= Lillian Shirt =

Cree activist

Lillian Shirt (born Lillian Piché; March 2, 1940 - July 18, 2017) was a Cree women's rights activist from Saddle Lake Cree Nation in Treaty 6 Territory, Alberta, Canada who was known for her political initiative against the discrimination towards Indigenous women and their inadequate access to housing, employment, and human rights.

== Activism ==
In 1969, Shirt protested on the grounds of Sir Winston Churchill Square outside Edmonton City Hall after she and her children were unjustly evicted from their apartment following a change in ownership. With nowhere else to go, and no landlord willing to rent to her, she set up a tipi for her and her 4 children to live in view of the mayor's office. During the protest, which lasted 12 days, she was joined by several others who set up tents and an additional tipi.

The protest earned national media attention. In an interview, Shirt explained that, along with housing discrimination, there were other reasons for her protest including child welfare, increased opportunities for education, and a need to address alcohol abuse in Indigenous communities. Shirt met with Edmonton Mayor Ivor Dent and Alberta Premier Harry Strom to outline the social injustices the Indigenous women in her community were facing. She was promised that programs would be put in place to address these issues, and the province's plan for welfare housing began.

In 1973, during several demonstrations, Shirt was also active in protesting the ruling in the Lavell case, where a group of Indigenous women staged a demonstration in front of the legislative buildings in Edmonton. They protested the Lavell decision and demand equality, not only for Indigenous women, but for Indigenous peoples as well.

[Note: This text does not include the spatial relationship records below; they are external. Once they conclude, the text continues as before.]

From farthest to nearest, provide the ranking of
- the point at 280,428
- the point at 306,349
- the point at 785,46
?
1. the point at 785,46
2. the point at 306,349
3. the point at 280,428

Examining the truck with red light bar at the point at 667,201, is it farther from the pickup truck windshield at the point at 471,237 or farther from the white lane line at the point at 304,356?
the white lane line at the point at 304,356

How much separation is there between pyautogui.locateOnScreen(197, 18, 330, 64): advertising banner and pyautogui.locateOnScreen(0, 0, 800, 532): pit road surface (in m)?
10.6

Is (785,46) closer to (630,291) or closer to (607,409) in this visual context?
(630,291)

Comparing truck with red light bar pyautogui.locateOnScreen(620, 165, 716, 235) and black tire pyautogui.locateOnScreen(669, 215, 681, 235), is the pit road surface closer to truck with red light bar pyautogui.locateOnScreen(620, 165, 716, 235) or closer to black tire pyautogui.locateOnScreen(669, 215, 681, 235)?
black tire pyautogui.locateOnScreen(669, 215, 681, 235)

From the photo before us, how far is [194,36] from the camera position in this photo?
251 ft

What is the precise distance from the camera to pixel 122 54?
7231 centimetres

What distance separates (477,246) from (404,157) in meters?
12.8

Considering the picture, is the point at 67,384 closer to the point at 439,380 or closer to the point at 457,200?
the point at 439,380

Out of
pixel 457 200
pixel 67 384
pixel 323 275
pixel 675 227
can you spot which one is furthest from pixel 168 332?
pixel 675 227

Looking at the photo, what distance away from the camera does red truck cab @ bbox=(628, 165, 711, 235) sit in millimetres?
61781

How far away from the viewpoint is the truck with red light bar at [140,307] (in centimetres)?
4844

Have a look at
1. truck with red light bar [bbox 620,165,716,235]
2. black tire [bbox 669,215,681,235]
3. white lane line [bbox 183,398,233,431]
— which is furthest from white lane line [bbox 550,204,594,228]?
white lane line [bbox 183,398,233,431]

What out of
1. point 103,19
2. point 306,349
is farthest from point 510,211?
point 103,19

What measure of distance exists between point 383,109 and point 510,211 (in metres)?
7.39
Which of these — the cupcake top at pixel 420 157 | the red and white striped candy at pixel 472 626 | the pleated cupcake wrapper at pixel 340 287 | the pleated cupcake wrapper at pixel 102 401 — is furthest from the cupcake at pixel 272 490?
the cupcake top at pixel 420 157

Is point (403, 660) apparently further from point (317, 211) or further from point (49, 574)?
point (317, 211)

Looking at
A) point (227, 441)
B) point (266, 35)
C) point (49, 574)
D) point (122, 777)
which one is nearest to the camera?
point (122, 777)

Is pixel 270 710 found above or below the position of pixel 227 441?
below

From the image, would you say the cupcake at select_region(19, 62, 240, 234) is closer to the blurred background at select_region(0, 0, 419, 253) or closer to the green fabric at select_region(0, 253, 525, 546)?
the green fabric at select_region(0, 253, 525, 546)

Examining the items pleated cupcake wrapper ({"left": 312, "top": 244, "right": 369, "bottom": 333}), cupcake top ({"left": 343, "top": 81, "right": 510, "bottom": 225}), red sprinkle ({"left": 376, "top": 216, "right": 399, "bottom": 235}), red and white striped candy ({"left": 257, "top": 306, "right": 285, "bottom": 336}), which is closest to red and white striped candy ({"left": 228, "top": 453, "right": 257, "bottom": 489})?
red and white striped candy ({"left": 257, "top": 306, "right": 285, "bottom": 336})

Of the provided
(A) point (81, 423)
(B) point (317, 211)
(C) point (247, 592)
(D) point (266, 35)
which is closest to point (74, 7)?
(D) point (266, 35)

Shirt went on to become one of the pioneering Indigenous activists of her time. She established the Alberta Native Peoples Defence Fund, now commonly known as the Alberta Litigation Fund, and contributed to the organization of the Sacred Circle program at Prince Charles Elementary School, launching an initiative to teach Cree language in schools. Shirt also helped found the organization Indian Rights for Indian Women, along with Mohawk rights activist Mary Two-Axe Earley. Additionally, she fought to address sex discrimination in the Indian Act, ultimately ending with the passing of Bill C-31 in 1985.

== Death ==
Shirt died at the age of 77 on July 18, 2017. She was survived by her 6 children, 31 grandchildren, 35 great-grandchildren, and her numerous traditionally adopted children and grandchildren.